Getting into the US home textile market takes a while. This is something Mohit would quickly learn. First, he engaged Swiss consultants Gherzi to help the company chart its entry into the market. Next, he started meeting buyers with a blueprint of their plans. He’d explain they had been in the yarn business for 15 years and were looking to enter the home textile business. Now, retailers are very careful about signing on new suppliers and getting their quality specifications right tests a lot of suppliers. On-time delivery is key and a missed shipment can permanently impair the relationship. Still, Indo Count managed to sign on Springs Global and Belk, a retailer based in Charlotte, North Carolina. There was no looking back then, though it would be three years before Indo Count’s manufacturing capacity of 36 million metres would be fully utilised.
That was in 2012. At the Kolhapur facility, the company has set up a state-of-the-art plant where yarn is processed. The cloth is then dyed and printed, and the bed sheets and pillow covers are ‘cut and sewn’ before being packed into boxes. Indo Count has now expanded capacity, in three phases, almost three-fold from 36 million metres to 90 million metres by December 2016.
As an exporter, Indo Count has had to deal with three types of key risks over the years. First is a sudden fall in demand due to a recession in the developed world. “Could demand fall tomorrow? The answer is yes,” says Mohit, but he explains they have access to live data on what is selling at the retailers they supply to and so orders are tweaked accordingly.

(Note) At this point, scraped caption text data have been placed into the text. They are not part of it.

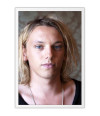Poster Jamie Campbell Bower - Stranger Things - Ator - Séries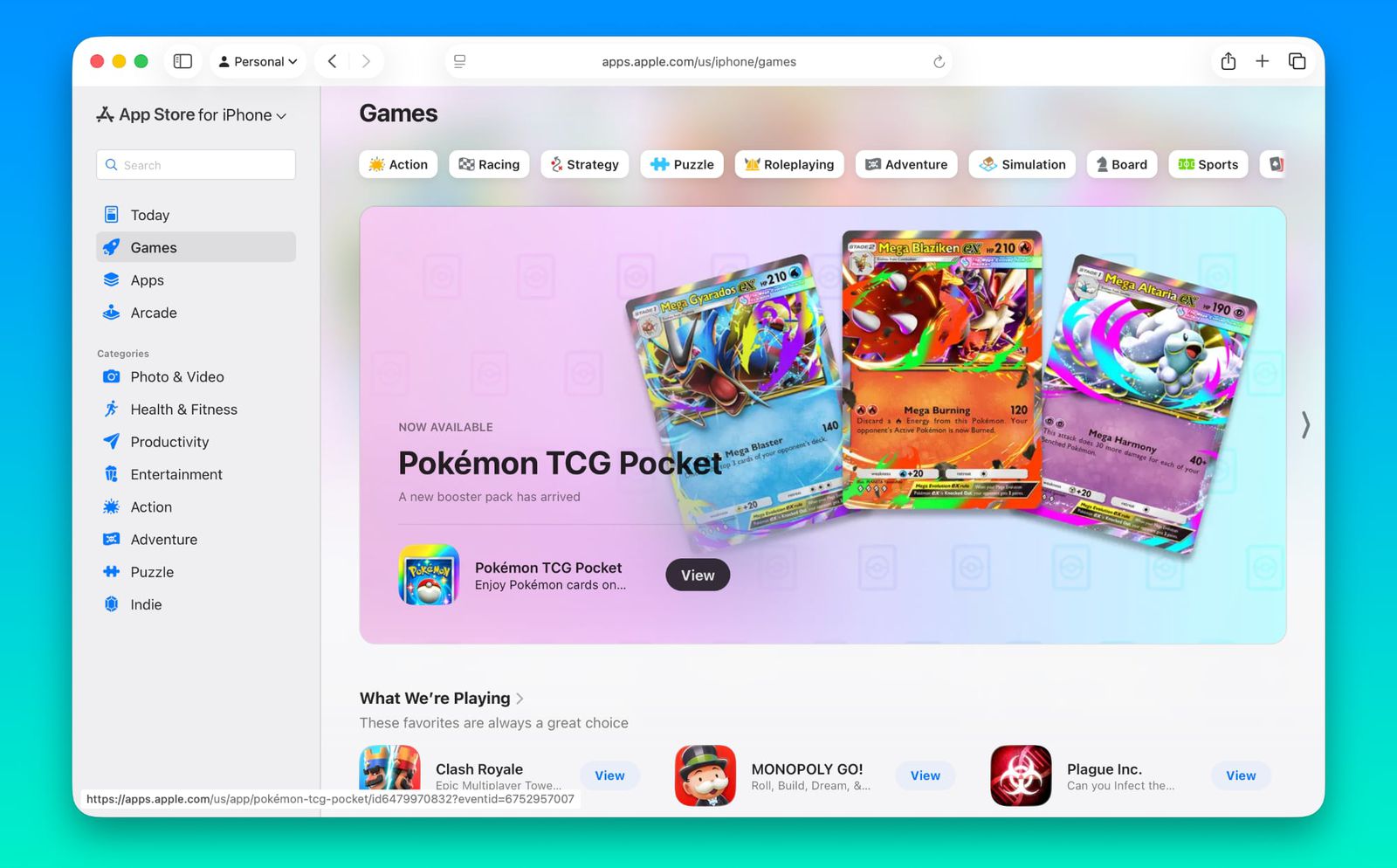🍏 Apple 正式推出网页版 App Store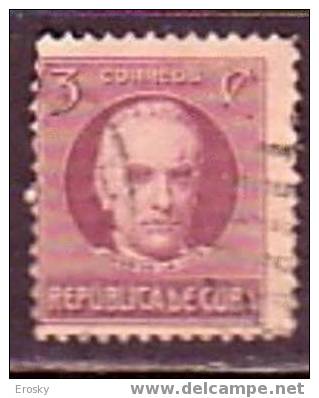 G0517 - CUBA Yv N°177 - Used Stamps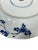 Blue Chinese Blue and White Kraak Kangxi Porcelain Plate with Silver Bracket, 1700 For Sale - Image 8 of 14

Second, Indo Count’s earnings are vulnerable to currency fluctuations. The company had an unfortunate experience in June 2008, when their erstwhile CFO signed a zero-cost derivative contract. This was a time when the rupee was quoting at 40 to the dollar and consensus was that it was expected to strengthen further. In order to lock in their dollar receivables, the company got into a contract that stipulated they would have to pay double the amount if the rupee depreciated. That is exactly what happened and Indo Count was saddled with a Rs 150 crore loss. “We just didn’t know what to do,” says Anil. They could have sued the banks that sold them the contracts as they were sold without being signed by two signatories. Instead, the company decided to repay what they owed. The decision resulted in Indo Count going for corporate debt restructuring, which set them back by at least three years. Although their customers were still serviced on time, payments to suppliers were delayed.